(Data taken from a collection)

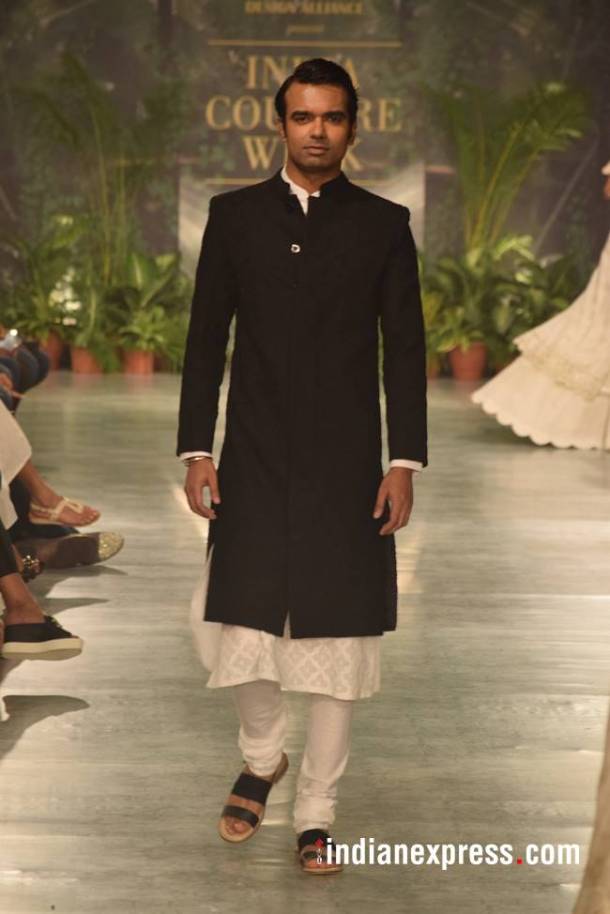 Indian Couture Week 2018, Indian Couture Week Rahul Mishra collection, ICW 2018, ICW rahul mishra collection, rahul mishra bridal couture, rahul mishra bridal outfits price, indian express, indian express news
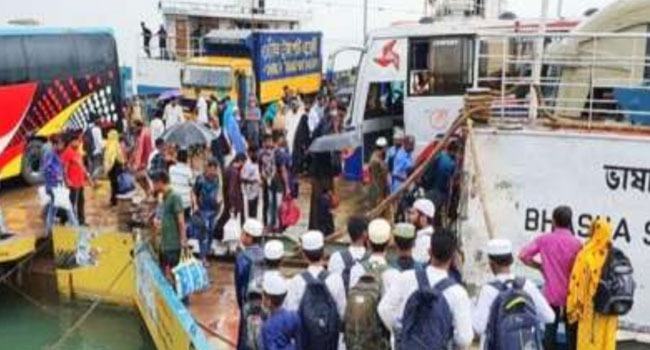 দৌলতদিয়ায় বৈরী আবহাওয়ায় ভোগান্তিতে যাত্রীরা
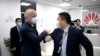 Ministar za tehnološki razvoj u Vladi Srbije Nenad Popović (levo) u poseti inovacionom razvojnom centru kompanije Huawei u Beogradu, 19. maj 2020.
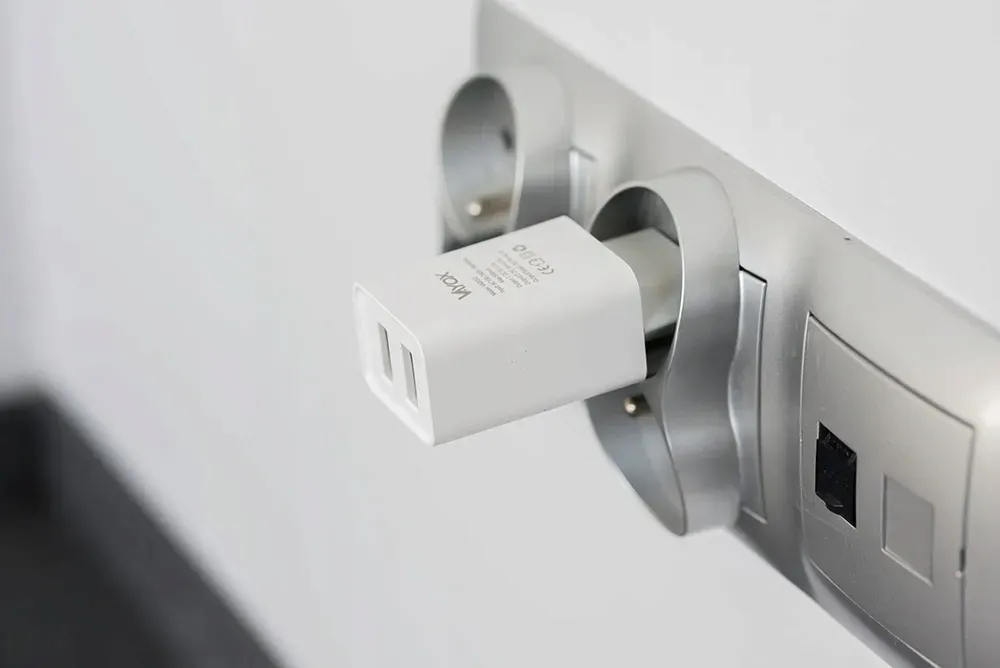 ladowarka-sieciowa-2x-usb-kabel-micro-usb-b-vayox-stan-nowy
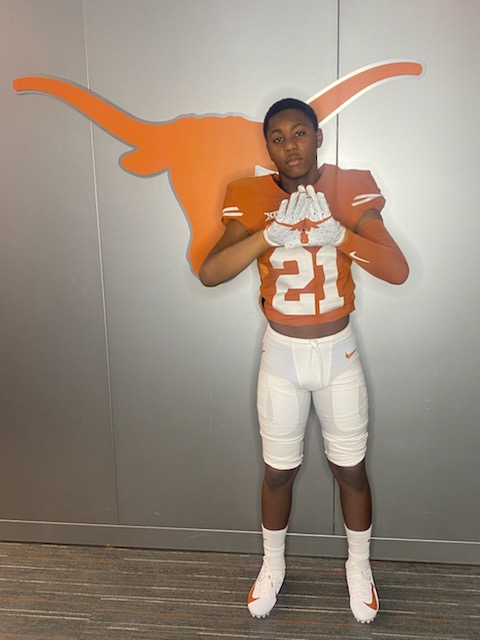 I had a great time at <a href="/TexasFootball/">Texas Football</a> today! Thank you for the opportunity &amp; experience! Its up from here! C/O 26' #HookEm <a href="/coachchoice/">Coach Choice</a> @RLC550 <a href="/tempo_strike/">Todd Peterman</a> <a href="/CoachSark/">Steve Sarkisian</a>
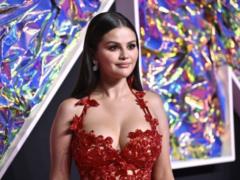 Селена Гомес стала мемом на MTV Video Music Awards: расстроенная певица отреагировала на шутки над ней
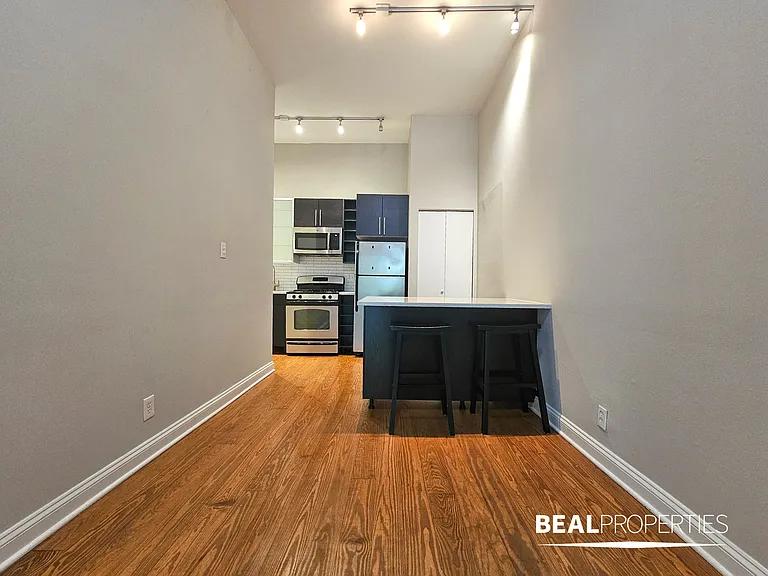 2200 N Clark St — Photo 34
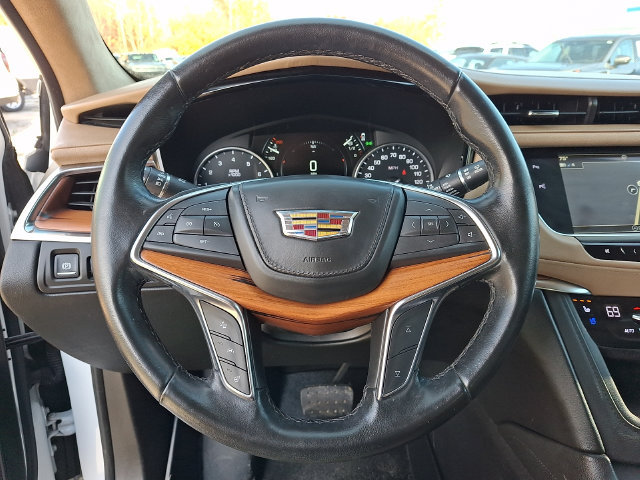 Used 2019 Cadillac XT5 Platinum AWD/4WD image 4
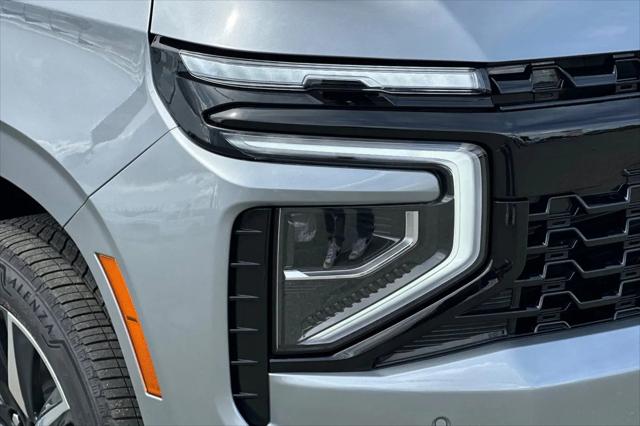 2026 Chevrolet Suburban LS, 4WD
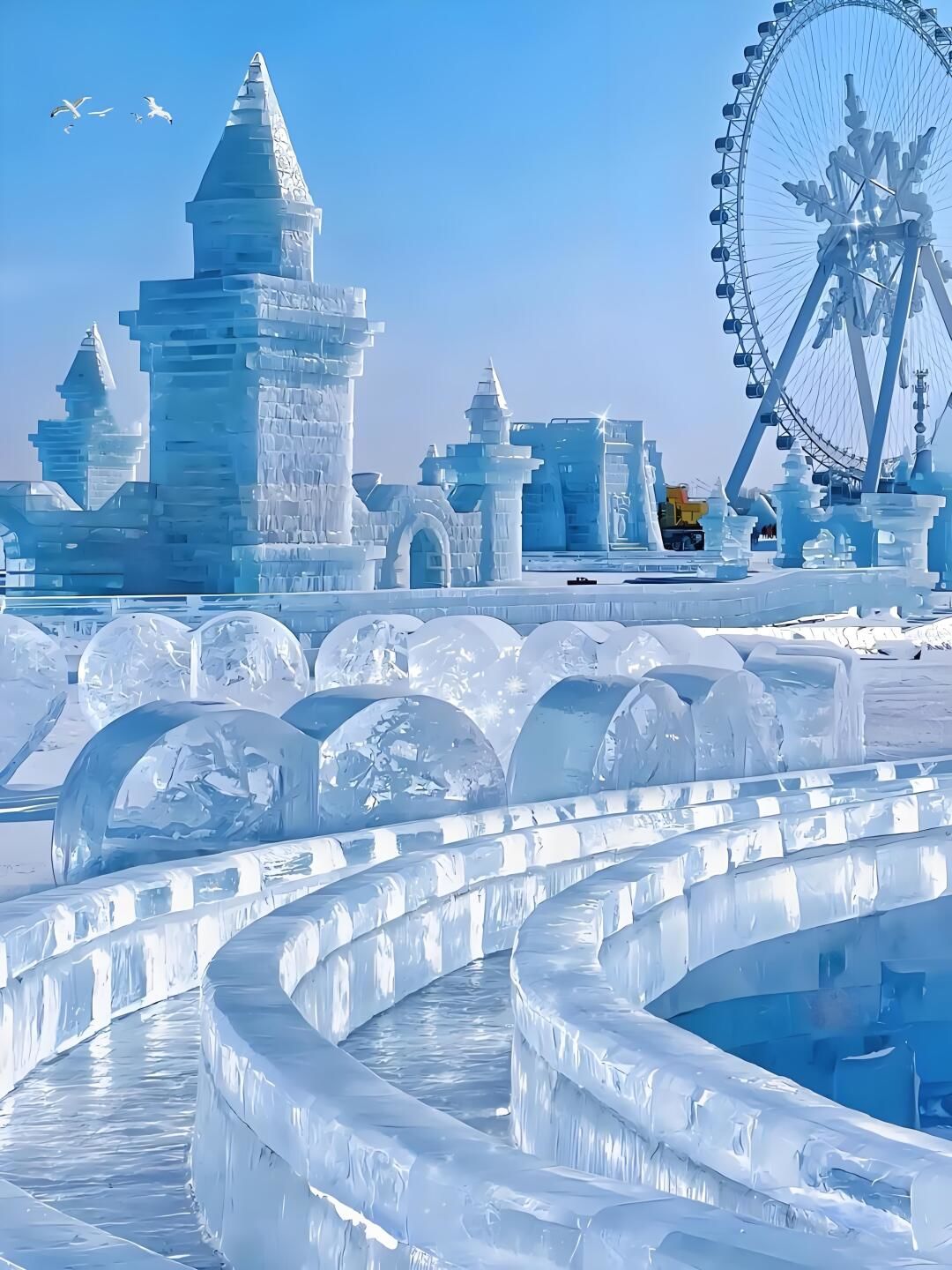 来呼伦贝尔盛夏也能玩转冰雪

Work task: Reproduce the material above word for word, leaving out the pictures.

Solution for this exercise:
 Indian Couture Week 2018, Indian Couture Week Rahul Mishra collection, ICW 2018, ICW rahul mishra collection, rahul mishra bridal couture, rahul mishra bridal outfits price, indian express, indian express news
 দৌলতদিয়ায় বৈরী আবহাওয়ায় ভোগান্তিতে যাত্রীরা
 Ministar za tehnološki razvoj u Vladi Srbije Nenad Popović (levo) u poseti inovacionom razvojnom centru kompanije Huawei u Beogradu, 19. maj 2020.
 ladowarka-sieciowa-2x-usb-kabel-micro-usb-b-vayox-stan-nowy
 I had a great time at <a href="/TexasFootball/">Texas Football</a> today! Thank you for the opportunity &amp; experience! Its up from here! C/O 26' #HookEm <a href="/coachchoice/">Coach Choice</a> @RLC550 <a href="/tempo_strike/">Todd Peterman</a> <a href="/CoachSark/">Steve Sarkisian</a>
 Селена Гомес стала мемом на MTV Video Music Awards: расстроенная певица отреагировала на шутки над ней
 2200 N Clark St — Photo 34
 Used 2019 Cadillac XT5 Platinum AWD/4WD image 4
 2026 Chevrolet Suburban LS, 4WD
 来呼伦贝尔盛夏也能玩转冰雪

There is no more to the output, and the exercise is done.